Da cosa dipende la nostra capacità decisionale? Una scoperta dell’Irccs Ospedale San Raffaele di Milano ne ha rivelato la fonte: secondo lo studio, pubblicato su Nature Communications e guidato da Gianvito Martino (neurologo e neuroscienziato, nonché direttore scientifico dell’istituto), la nostra facoltà di prendere decisioni sarebbe legata ad una proteina chiamata Igfbpl1, prodotta da delle cellule staminali presenti nel cervello, nello specifico intorno ai ventricoli nei quali passa il liquido cerebrospinale.

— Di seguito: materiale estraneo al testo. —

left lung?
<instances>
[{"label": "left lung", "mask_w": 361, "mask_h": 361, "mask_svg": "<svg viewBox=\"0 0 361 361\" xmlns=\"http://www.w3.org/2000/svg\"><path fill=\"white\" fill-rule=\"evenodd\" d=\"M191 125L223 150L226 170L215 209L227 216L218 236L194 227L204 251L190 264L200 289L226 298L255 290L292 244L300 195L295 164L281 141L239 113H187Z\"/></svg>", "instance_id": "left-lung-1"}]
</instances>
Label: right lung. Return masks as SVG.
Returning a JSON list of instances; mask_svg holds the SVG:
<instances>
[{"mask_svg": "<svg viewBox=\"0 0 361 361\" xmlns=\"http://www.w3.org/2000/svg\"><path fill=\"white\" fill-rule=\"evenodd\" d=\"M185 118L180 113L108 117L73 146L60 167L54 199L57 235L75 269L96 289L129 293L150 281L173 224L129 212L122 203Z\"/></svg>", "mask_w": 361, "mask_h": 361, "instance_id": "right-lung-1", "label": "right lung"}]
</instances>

La scoperta potrebbe aiutare gli studi atti a sviluppare interventi che possano migliorare le capacità cognitive nelle persone affette da malattie neurodegenerative. Il team di ricerca ha dimostrato, su degli esperimenti condotti sui topi, che questi diventano più indecisi nel momento in cui viene tolta loro la proteina Igfbpl1, nonostante la loro capacità di apprendere e memorizzare non subisce alcun danno. “La mancanza di queste cellule nel cervello del nostro modello sperimentale” -spiega Erica Butti, ricercatrice dell’Unità di Neuroimmunologia- “causa alterazioni morfologiche e funzionali dei neuroni presenti nel corpo striato, che a loro volta fanno sì che si crei anche un deficit cognitivo”.
Lo studio è stato condotto anche grazie al supporto della Progressive MS Alliance (BRAVEinMS) e della Fondazione Italiana Sclerosi Multipla (Fism), in quanto sembra che ci sia una correlazione tra i disturbi cognitivi presenti in alcune persone affette da sclerosi multipla, e le lesioni che la malattia crea nell’area in cui sono presenti le cellule che producono Igfbpl1.

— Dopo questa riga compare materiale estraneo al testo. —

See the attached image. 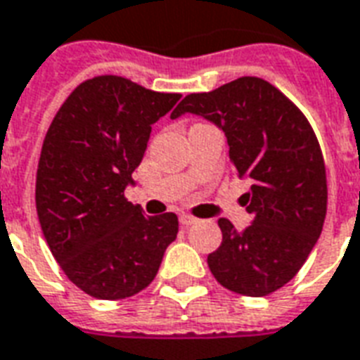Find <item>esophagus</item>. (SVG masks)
<instances>
[{
	"label": "esophagus",
	"instance_id": "34e87169",
	"mask_svg": "<svg viewBox=\"0 0 360 360\" xmlns=\"http://www.w3.org/2000/svg\"><path fill=\"white\" fill-rule=\"evenodd\" d=\"M179 221H181V225H183V227H188V225H194V223H196V217H193V215H188V214H183L179 217Z\"/></svg>",
	"mask_w": 360,
	"mask_h": 360
}]
</instances>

Paola Zaratin, direttrice della ricerca scientifica dell’Associazione Italiana Sclerosi Multipla (Aism) e della sua Fondazione (Fism), spiega che “i disturbi cognitivi sono una reale priorità per le persone affette da malattie neurodegenerative quali la sclerosi multipla”, e che “conoscere i meccanismi alla base di questi disturbi, rendendoli sempre più scientificamente misurabili, così come ascoltare nel tempo lo loro esperienza di malattia, è necessario per poter tradurre questa importante scoperta in interventi terapeutici personalizzati”.